Sunday, March 21, 2010

Perv Alert!

The movie Toy Story is an all time favorite at Casa de Smiley. Our boys are particularly enthusiastic about the film and it's characters. It wasn't until recently when Noah and Nathan were fighting over a Toy Story toy that I realized, "Disney has turned my boys into pervs!"
Noah was running through the house yelling at his brother:

"Don't touch my Woody."
"That's my Woody."
"Nathan won't give me Woody"
"You broke my Woody."
"Give me my Woody."
"No I want big Woody" (we have multiple sizes of the toy)

Chris and I just looked at each other and said "Never noticed how weird that name was before." I knew that I couldn't stop the boys because 1. they wouldn't get it the risk of them asking questions was too high, and 2. that would have killed my entertainment for the evening. So Chris and I just sat back as our immature minds soaked up all the subliminal humor the creators of Toy Story must have intended when naming characters. Thank you Disney for an evening of free immature entertainment and making my children sound like complete perverts. Walt would be proud!

Wednesday, March 3, 2010

Keep your eye on this one!

We have been attempting to potty train Noah this last week. We have ditched all diapers and have vowed to not purchase another bag of diapers ever again! Until today, when Noah decided Toy Story 2 was far more important than making the ten step journey to the toilet to deposit his gifts from down under. Noah was proud of his rather large achievement he left on my bedroom floor while left to run the house naked from the waist down. He marched down the stairs to say "Mommy I POOPED!" When we walked into my room my eyes bugged and I yelled "ON THE FLOOR?" And Noah responded "YEAH, SEE!" You have to keep your eye, and Pull-Ups, on this one.


This only further supports my theory that children are born heathens that have to be tamed by their parents in order to become civilized...Chris and I have dropped the ball on this one!

Tuesday, March 2, 2010

Casa de Smiley



We sit down every night to enjoy a moderately delicious meal. some stories of the day, and the beautiful sound of at least one bodily function...here's how tonight's events played out:


  • Nathan was sharing (a presumed to be made-up) story about how the "Boogie Man" trying to catch him while coming to our room in the middle of the night...cue Chris (aka Dad) calling Nathan out on his story and proceeding to "call the Boogie Man" on his cell phone.

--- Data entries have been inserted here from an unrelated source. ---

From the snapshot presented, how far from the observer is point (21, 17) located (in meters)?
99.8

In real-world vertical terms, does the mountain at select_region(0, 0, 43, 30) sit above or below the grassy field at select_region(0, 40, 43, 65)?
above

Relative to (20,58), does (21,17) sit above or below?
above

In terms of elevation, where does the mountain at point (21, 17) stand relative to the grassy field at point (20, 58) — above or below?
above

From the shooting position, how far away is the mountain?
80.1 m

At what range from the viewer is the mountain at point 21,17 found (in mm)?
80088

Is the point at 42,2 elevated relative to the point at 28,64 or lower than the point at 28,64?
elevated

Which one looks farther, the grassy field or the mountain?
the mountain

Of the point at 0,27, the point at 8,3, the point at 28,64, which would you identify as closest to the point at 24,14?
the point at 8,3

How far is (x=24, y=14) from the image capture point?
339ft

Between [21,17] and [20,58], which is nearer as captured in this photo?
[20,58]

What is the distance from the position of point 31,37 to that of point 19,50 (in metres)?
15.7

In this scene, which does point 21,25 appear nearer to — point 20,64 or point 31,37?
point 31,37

Chris had (a very convincing) conversation with the Boogie man about his whereabouts the night before and the time given in Nathan's story. Nathan's face went from a curious grin to a lifeless pale color with now emotion while watching his father question the Boogie Man as if they had been best friends forever. While Chris asked the Boogie Man when he ate at the restaurant he was at the previous night and would he recommend Chris try it next time he eats at this establishment Nathan's eyes began to wander in a panic. The wheels were spinning. Was his dad serious? Did the Boogie Man really exist? This was supposed to just be a story to justify his late night excursion to his parents bed...his plan had backfired and all we had to do was sit back and wait for the confession! I know what you are probably thinking, teach a child not to lie by lying?!? And my only response...I'll be doing the judging here people!

  • While Nathan sat pondering how he was going to find out the truth behind the Boogie Natalie ripped a fart so loud I'm pretty sure Jesus heard it. While farts are always funny, no matter how mature you think you are, it was not the fart that had me on the verge of wetting myself like an elderly woman with a sneezing fit. Natalie in response to her own fart says "Oh I need to poop like the fart said!" and ran to the bathroom! (I couldn't make this stuff up)

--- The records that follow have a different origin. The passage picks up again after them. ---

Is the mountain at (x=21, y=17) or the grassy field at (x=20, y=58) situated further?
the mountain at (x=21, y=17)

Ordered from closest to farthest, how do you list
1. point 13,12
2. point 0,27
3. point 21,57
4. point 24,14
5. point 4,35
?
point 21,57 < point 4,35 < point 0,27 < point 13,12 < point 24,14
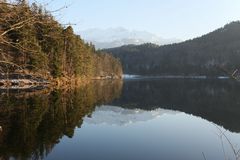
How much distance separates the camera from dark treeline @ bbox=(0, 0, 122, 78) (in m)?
7.16

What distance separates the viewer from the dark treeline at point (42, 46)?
7164 millimetres

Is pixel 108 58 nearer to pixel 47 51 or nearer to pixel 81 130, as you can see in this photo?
pixel 47 51

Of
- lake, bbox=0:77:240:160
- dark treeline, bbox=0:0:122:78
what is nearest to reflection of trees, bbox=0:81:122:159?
lake, bbox=0:77:240:160

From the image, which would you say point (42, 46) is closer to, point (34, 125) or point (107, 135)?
point (34, 125)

  • Natalie sat on the stool with here feet dangling in the air hollering "MOMMY" and Noah responding "YES" Natalie repeats "Mommy" and Noah responds "YES". Natalie cranked up the volume, thinking I couldn't hear when in reality I was not able to respond due to the relentless giggling. On the last go round Natalie screeched "Mommy will you wipe my butt?" and Noah responded "OK!" At this point I stepped in seeing as I am the official butt wiper of the house. Noah had also proclaimed earlier in the night that "My BOO BOO EXPLODED!" He was in no shape to be doing any wiping post explosion...haha (that will be explained in the upcoming post)


  • That ladies and gentleman is how an average evening at the Smiley Dinner Table unravels.